Она зажмурилась, пытаясь собраться с силами, даже открыла рот, чтобы начать, но в последний момент лишь выдохнула и подтянула колени к груди. Скрестив озябшие ступни, Рене до боли сжала собственные предплечья.

– Это был осколок ребра, – начала она, глядя на поцарапанный узор старой деки и не видя перед собой ничего. Ни вырезанных листов папоротника, ни цветов. Прямо сейчас Рене снова была в операционной посреди крови и с умирающим на столе пациентом. Интересно, сколько раз это ещё повторится? Десять? Двадцать? Сколько раз ему придется умереть, чтобы она забыла. Или… такое не забывается? – Он вошёл в левое предсердие, зацепив лёгочный ствол. Рана, видимо, была небольшая. Кровь накапливалась в перикарде, пока её не стало слишком много, отчего сначала возникли проблемы с ритмом, а потом появилось подтекание.

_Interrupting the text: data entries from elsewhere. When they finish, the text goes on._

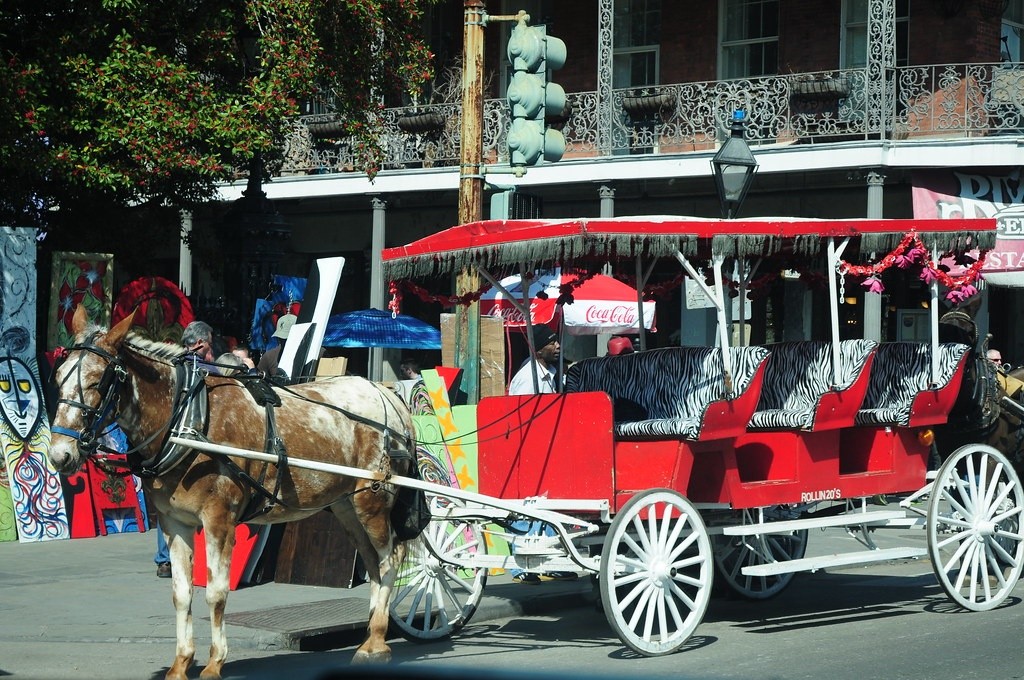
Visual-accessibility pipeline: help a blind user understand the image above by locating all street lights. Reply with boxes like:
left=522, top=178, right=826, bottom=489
left=709, top=109, right=760, bottom=350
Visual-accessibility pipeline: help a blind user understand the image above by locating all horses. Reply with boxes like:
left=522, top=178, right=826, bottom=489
left=47, top=303, right=418, bottom=680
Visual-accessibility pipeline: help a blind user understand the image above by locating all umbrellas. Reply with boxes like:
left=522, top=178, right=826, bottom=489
left=323, top=307, right=442, bottom=381
left=480, top=262, right=656, bottom=393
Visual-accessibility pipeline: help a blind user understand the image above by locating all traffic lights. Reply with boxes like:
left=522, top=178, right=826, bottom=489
left=506, top=23, right=568, bottom=167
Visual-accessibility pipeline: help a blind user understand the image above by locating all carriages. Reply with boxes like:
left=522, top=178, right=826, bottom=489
left=45, top=215, right=1024, bottom=680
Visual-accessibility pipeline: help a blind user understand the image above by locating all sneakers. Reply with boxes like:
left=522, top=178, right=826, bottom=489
left=157, top=562, right=171, bottom=577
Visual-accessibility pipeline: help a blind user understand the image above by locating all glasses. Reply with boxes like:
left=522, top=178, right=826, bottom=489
left=990, top=359, right=1002, bottom=362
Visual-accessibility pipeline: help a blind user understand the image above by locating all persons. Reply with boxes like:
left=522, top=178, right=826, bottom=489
left=400, top=358, right=423, bottom=380
left=986, top=349, right=1002, bottom=367
left=258, top=314, right=297, bottom=375
left=509, top=323, right=560, bottom=396
left=153, top=320, right=220, bottom=577
left=214, top=344, right=256, bottom=377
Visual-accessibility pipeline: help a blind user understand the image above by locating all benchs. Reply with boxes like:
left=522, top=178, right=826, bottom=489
left=562, top=340, right=972, bottom=444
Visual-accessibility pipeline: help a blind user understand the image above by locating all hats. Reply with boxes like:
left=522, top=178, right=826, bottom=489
left=271, top=314, right=297, bottom=339
left=533, top=325, right=558, bottom=352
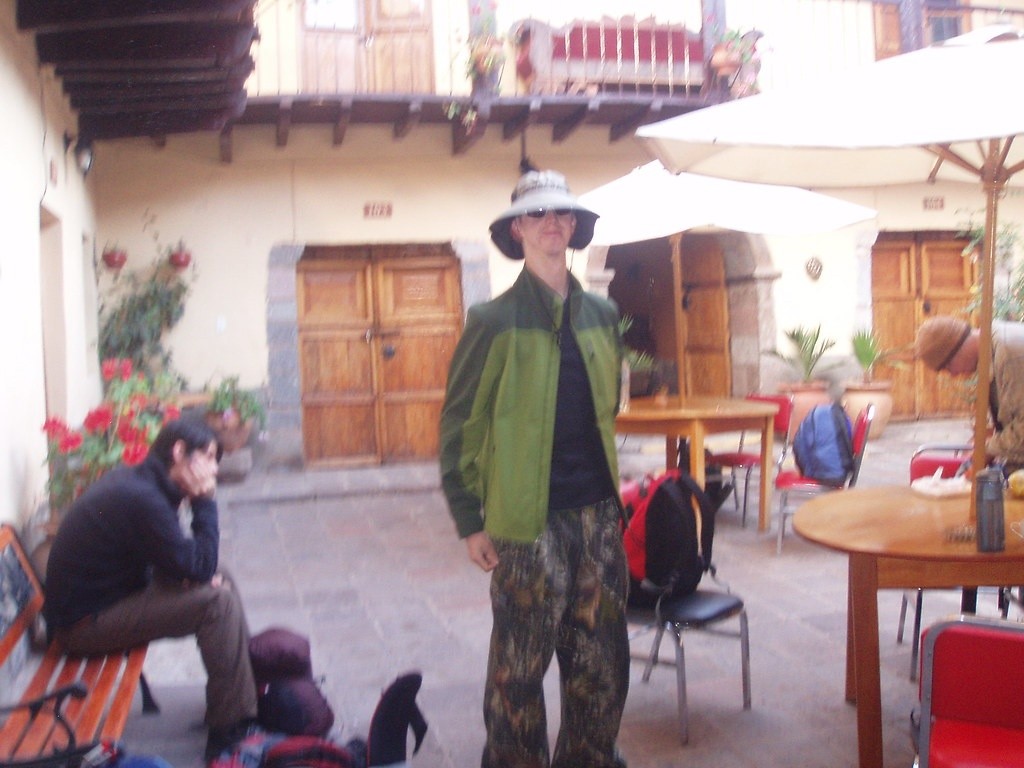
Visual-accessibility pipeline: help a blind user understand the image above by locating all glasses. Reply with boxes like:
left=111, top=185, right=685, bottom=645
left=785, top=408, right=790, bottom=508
left=525, top=205, right=573, bottom=218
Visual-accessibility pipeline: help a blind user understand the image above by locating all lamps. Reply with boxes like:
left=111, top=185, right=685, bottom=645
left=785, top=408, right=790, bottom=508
left=77, top=135, right=96, bottom=177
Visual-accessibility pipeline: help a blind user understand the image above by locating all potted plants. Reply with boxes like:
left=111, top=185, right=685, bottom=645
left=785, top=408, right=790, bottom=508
left=767, top=330, right=834, bottom=444
left=842, top=333, right=907, bottom=439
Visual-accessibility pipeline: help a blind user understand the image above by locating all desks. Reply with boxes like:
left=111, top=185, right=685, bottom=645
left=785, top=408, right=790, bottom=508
left=793, top=488, right=1024, bottom=767
left=607, top=393, right=777, bottom=535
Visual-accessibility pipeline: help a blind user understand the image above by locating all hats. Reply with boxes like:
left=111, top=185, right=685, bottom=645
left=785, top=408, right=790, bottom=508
left=489, top=169, right=599, bottom=261
left=916, top=318, right=973, bottom=373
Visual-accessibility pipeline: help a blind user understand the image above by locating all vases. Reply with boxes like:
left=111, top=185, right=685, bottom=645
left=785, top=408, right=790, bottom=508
left=29, top=515, right=63, bottom=580
left=207, top=408, right=251, bottom=452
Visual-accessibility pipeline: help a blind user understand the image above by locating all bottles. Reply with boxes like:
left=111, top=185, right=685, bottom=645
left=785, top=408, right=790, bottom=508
left=976, top=462, right=1006, bottom=553
left=619, top=357, right=631, bottom=414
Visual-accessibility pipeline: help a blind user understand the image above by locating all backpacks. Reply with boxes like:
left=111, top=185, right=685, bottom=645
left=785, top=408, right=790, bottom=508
left=791, top=401, right=857, bottom=490
left=207, top=671, right=429, bottom=766
left=248, top=628, right=334, bottom=738
left=620, top=467, right=717, bottom=611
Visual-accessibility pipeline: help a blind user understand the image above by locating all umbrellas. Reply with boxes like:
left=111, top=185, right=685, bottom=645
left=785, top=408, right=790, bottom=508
left=573, top=27, right=1024, bottom=482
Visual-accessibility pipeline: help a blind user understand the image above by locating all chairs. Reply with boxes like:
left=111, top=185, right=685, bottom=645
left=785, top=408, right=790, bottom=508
left=704, top=392, right=793, bottom=529
left=896, top=443, right=976, bottom=640
left=910, top=613, right=1024, bottom=768
left=774, top=405, right=877, bottom=548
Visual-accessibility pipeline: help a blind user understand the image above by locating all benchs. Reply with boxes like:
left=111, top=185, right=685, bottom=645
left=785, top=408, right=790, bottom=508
left=507, top=17, right=716, bottom=92
left=0, top=524, right=161, bottom=768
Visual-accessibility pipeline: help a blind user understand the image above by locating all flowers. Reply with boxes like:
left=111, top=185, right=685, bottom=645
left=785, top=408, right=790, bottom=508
left=34, top=250, right=194, bottom=524
left=208, top=376, right=268, bottom=442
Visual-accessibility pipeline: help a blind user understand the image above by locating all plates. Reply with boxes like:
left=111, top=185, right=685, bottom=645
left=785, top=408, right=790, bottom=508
left=911, top=477, right=972, bottom=497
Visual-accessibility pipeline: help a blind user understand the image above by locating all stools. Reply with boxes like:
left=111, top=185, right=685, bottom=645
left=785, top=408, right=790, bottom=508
left=624, top=589, right=750, bottom=751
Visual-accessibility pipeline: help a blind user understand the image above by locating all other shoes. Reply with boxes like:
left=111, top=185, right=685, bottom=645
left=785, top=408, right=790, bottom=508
left=204, top=720, right=257, bottom=761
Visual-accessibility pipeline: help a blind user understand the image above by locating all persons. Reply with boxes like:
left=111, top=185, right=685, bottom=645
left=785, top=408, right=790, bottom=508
left=438, top=171, right=632, bottom=768
left=41, top=419, right=260, bottom=761
left=915, top=315, right=1024, bottom=483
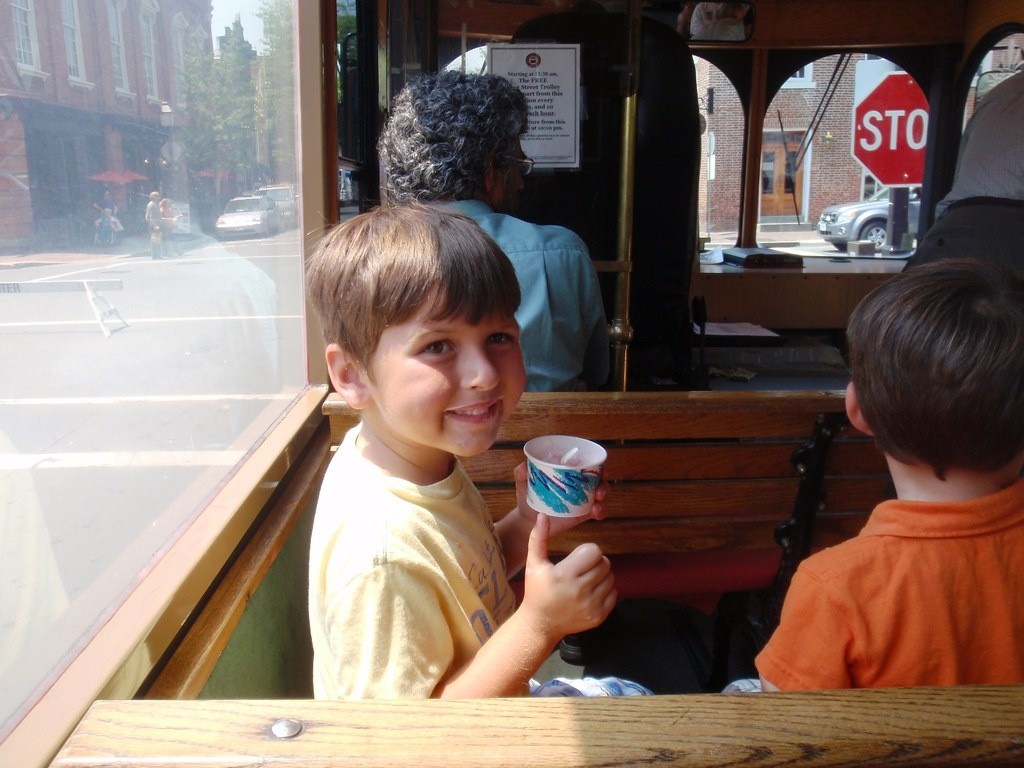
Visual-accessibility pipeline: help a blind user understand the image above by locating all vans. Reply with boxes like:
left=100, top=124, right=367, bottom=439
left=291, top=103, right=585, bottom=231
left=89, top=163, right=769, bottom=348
left=253, top=184, right=296, bottom=222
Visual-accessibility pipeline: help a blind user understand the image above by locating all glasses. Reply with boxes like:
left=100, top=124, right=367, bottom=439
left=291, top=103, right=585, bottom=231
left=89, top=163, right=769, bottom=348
left=505, top=155, right=535, bottom=176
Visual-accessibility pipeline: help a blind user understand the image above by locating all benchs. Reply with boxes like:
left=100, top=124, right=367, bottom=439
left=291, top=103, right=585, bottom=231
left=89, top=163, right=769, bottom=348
left=47, top=685, right=1024, bottom=768
left=319, top=392, right=898, bottom=691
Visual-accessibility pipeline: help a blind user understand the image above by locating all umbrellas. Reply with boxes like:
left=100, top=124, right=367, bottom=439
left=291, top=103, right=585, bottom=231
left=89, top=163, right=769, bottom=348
left=86, top=167, right=150, bottom=218
left=190, top=165, right=227, bottom=179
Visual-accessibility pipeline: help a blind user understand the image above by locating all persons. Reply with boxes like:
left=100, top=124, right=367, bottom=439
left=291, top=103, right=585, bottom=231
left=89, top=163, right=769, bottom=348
left=373, top=70, right=613, bottom=396
left=894, top=71, right=1024, bottom=271
left=302, top=201, right=660, bottom=701
left=726, top=258, right=1024, bottom=695
left=145, top=192, right=184, bottom=260
left=93, top=190, right=123, bottom=248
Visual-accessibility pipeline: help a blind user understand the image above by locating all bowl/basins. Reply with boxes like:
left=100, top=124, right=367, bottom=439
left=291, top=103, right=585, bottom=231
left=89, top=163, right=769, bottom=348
left=524, top=434, right=608, bottom=519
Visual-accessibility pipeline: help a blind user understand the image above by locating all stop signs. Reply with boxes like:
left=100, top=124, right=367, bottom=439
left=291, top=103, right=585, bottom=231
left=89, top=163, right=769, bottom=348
left=851, top=72, right=930, bottom=189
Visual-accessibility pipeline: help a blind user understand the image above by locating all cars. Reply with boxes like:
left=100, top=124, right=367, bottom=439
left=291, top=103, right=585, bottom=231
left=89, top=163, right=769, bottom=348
left=820, top=185, right=922, bottom=253
left=214, top=194, right=281, bottom=240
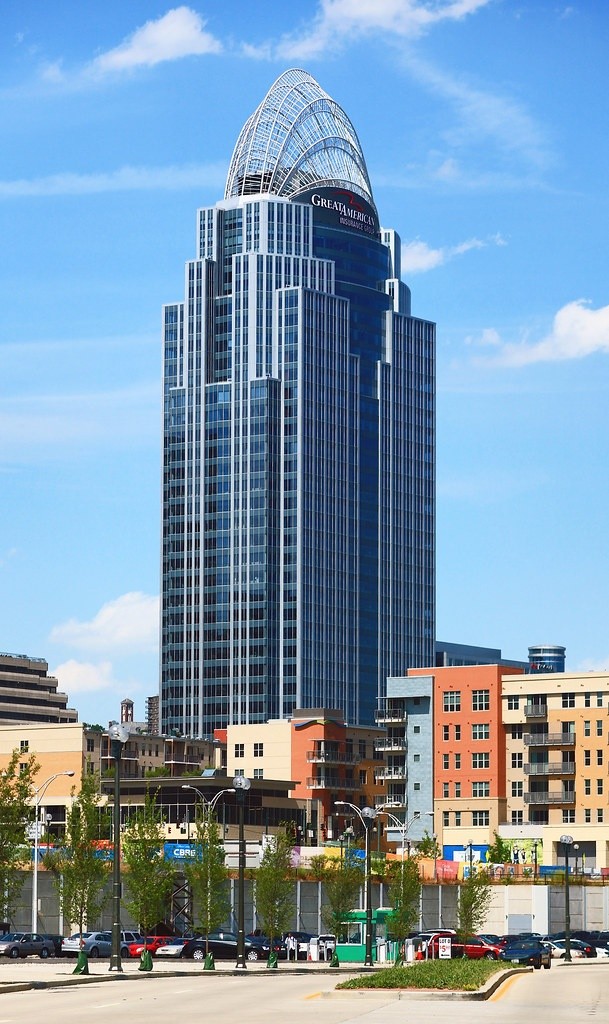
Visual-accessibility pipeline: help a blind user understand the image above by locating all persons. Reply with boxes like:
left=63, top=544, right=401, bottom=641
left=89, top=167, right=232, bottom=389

– Что ты сделала, когда встало сердце?

Вопрос прозвучал жёстко. Негрубо, просто… для находившейся в полном раздрае Рене слишком резко. Шмыгнув носом, она качнула головой.

– Не то…

– Что именно, – с нажимом спросил Энтони.

– Я заподозрила печень. После удаления размозжённого участка могла потребоваться тампонада…

– Дальше!

– Она была в порядке, – прошептала Рене. – Но я до последнего надеялась, что пропустила какую-нибудь мелочь. А потом стало поздно – дело было в сердце. Не знаю, почему мы… почему я не заметила осколка. Его не было на снимках! Энтони, правда! Господи… С каждой новой фибрилляцией он всё глубже уходил в ткани и надрывал лёгочную артерию. Шансов не было.

Она прервалась, и повисла неуютная заминка. Ланг задумчиво водил кончиками пальцев по нижней губе, Рене же боялась поднять голову. Наконец, она не выдержала гнетущей тишины и скороговоркой спросила:

– Я ведь должна была что-то заметить, да? Ты поэтому молчишь. Значит, там было…

– Ты постоянно смотрела на его лицо и руки. Почему? – неожиданно спросил Энтони, и она застыла. Ногти впились в мягкую кожу предплечий, оставив на ней следы, пока Рене судорожно пыталась придумать ответ. Хоть какой-нибудь.

– Мне… я…

Рене запнулась и с тоской проследила, как медленно поползла вверх правая бровь доктора Ланга. Видимо, внезапно проснувшееся заикание в ответ на такой простой вопрос вызвало у него искреннее недоумение. Так что пришлось собрать остатки здравого смысла и выкручиваться.

– Он напомнил одного моего знакомого. В какой-то момент я даже перепутала их…

– И потому так настойчиво хотела заняться кистями? – резко перебил Энтони. Рене растерянно взглянула в его скривившееся от раздражения лицо, и Ланг снизошел до пояснений. – Фюрст сказал.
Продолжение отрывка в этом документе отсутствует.